= Provided records =
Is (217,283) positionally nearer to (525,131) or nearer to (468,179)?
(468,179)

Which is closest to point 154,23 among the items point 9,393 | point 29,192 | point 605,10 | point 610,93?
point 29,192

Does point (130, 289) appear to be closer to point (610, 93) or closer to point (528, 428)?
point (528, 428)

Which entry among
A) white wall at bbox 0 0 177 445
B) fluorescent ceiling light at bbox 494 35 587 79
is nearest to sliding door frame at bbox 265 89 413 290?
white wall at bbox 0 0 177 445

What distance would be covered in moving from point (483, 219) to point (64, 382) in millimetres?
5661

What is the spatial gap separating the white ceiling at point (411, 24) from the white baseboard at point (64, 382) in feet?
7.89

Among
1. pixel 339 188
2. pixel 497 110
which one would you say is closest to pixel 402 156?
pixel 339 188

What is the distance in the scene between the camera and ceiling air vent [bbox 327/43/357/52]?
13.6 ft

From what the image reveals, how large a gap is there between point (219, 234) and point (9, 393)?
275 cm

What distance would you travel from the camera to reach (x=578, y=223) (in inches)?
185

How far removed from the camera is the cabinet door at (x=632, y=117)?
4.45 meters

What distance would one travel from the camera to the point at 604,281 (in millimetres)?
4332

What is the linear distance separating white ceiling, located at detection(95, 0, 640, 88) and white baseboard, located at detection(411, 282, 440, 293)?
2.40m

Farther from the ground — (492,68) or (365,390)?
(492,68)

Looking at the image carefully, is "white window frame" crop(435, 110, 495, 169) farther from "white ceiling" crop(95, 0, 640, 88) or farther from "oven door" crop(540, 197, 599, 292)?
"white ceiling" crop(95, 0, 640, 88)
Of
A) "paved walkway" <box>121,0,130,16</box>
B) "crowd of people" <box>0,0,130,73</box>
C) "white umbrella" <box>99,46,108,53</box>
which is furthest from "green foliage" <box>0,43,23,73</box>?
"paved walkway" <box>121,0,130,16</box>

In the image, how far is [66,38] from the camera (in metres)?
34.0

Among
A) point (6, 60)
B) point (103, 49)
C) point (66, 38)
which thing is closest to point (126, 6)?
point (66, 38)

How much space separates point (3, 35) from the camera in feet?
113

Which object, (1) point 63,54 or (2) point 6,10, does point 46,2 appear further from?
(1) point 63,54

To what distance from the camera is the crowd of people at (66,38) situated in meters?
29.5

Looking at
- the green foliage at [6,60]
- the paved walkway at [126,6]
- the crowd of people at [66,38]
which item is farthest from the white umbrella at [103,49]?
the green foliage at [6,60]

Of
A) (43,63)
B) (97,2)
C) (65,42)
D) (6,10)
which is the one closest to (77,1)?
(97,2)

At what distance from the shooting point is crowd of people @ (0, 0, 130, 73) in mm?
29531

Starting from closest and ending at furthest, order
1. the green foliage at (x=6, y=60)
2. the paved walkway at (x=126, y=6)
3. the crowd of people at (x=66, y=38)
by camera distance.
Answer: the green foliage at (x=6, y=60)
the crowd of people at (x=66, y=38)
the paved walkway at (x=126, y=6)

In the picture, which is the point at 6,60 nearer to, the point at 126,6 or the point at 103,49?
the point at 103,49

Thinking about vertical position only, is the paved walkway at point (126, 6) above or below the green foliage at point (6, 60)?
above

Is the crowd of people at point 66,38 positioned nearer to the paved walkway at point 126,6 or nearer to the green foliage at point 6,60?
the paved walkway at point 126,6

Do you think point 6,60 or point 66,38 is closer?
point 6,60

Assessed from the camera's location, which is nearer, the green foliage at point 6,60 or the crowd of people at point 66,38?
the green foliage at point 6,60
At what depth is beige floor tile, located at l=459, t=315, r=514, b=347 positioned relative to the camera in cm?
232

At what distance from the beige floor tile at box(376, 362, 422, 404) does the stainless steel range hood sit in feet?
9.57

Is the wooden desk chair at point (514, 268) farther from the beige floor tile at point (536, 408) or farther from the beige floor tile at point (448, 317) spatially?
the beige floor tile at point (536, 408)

= Exercise =
The records above should be repeated in full, exactly as given.

= Expected answer =
Is (217,283) positionally nearer to (525,131) or nearer to (468,179)?
(468,179)

Which is closest to point 154,23 among the items point 9,393 | point 29,192 | point 605,10 | point 610,93?
point 29,192

Does point (130, 289) appear to be closer to point (610, 93) or closer to point (528, 428)?
point (528, 428)

Which entry among
A) white wall at bbox 0 0 177 445
B) fluorescent ceiling light at bbox 494 35 587 79
is nearest to sliding door frame at bbox 265 89 413 290?
white wall at bbox 0 0 177 445

What distance would be covered in moving from point (483, 219) to point (64, 382) in millimetres?
5661

What is the spatial gap separating the white ceiling at point (411, 24) from the white baseboard at point (64, 382) in feet?
7.89

Among
1. pixel 339 188
2. pixel 497 110
which one would you say is closest to pixel 402 156?
pixel 339 188

What is the distance in the scene between the camera and ceiling air vent [bbox 327/43/357/52]?
13.6 ft

From what the image reveals, how large a gap is there between point (219, 234) and point (9, 393)?
275 cm

What distance would you travel from the camera to reach (x=578, y=223) (in inches)?
185

How far removed from the camera is the cabinet door at (x=632, y=117)?
4.45 meters

What distance would one travel from the camera to the point at 604,281 (in millimetres)?
4332

What is the linear distance separating white ceiling, located at detection(95, 0, 640, 88) and white baseboard, located at detection(411, 282, 440, 293)?
2.40m

Farther from the ground — (492,68) or (365,390)?
(492,68)

Looking at the image carefully, is "white window frame" crop(435, 110, 495, 169) farther from "white ceiling" crop(95, 0, 640, 88) or farther from "oven door" crop(540, 197, 599, 292)?
"white ceiling" crop(95, 0, 640, 88)
Of
A) "paved walkway" <box>121,0,130,16</box>
B) "crowd of people" <box>0,0,130,73</box>
C) "white umbrella" <box>99,46,108,53</box>
which is furthest from "green foliage" <box>0,43,23,73</box>?
"paved walkway" <box>121,0,130,16</box>

In the image, how far is [66,38] from the camera (in metres)?
34.0

Among
A) point (6, 60)
B) point (103, 49)
C) point (66, 38)
which thing is closest to point (126, 6)?
point (66, 38)

How much space separates point (3, 35) from the camera in feet?
113

Which object, (1) point 63,54 or (2) point 6,10, does point 46,2 appear further from?
(1) point 63,54

To what distance from the camera is the crowd of people at (66,38) situated in meters?
29.5

Looking at
- the green foliage at [6,60]
- the paved walkway at [126,6]
- the crowd of people at [66,38]
which item is farthest from the white umbrella at [103,49]?
the green foliage at [6,60]

Of
A) (43,63)
B) (97,2)
C) (65,42)
D) (6,10)
which is the one closest to (77,1)?
(97,2)

At what distance from the shooting point is crowd of people @ (0, 0, 130, 73) in mm?
29531

Starting from closest and ending at furthest, order
1. the green foliage at (x=6, y=60)
2. the paved walkway at (x=126, y=6)
3. the crowd of people at (x=66, y=38)
by camera distance.
Answer: the green foliage at (x=6, y=60)
the crowd of people at (x=66, y=38)
the paved walkway at (x=126, y=6)

In the picture, which is the point at 6,60 nearer to, the point at 126,6 or the point at 103,49?
the point at 103,49

Thinking about vertical position only, is the paved walkway at point (126, 6) above or below the green foliage at point (6, 60)?
above

Is the crowd of people at point 66,38 positioned nearer to the paved walkway at point 126,6 or nearer to the green foliage at point 6,60?
the paved walkway at point 126,6

Do you think point 6,60 or point 66,38 is closer?
point 6,60

Assessed from the camera's location, which is nearer, the green foliage at point 6,60 or the crowd of people at point 66,38?
the green foliage at point 6,60
At what depth is beige floor tile, located at l=459, t=315, r=514, b=347 positioned relative to the camera in cm?
232

At what distance from the beige floor tile at box(376, 362, 422, 404) does the stainless steel range hood sit in feet?
9.57

Is the wooden desk chair at point (514, 268) farther from the beige floor tile at point (536, 408) or farther from the beige floor tile at point (448, 317) spatially?
the beige floor tile at point (536, 408)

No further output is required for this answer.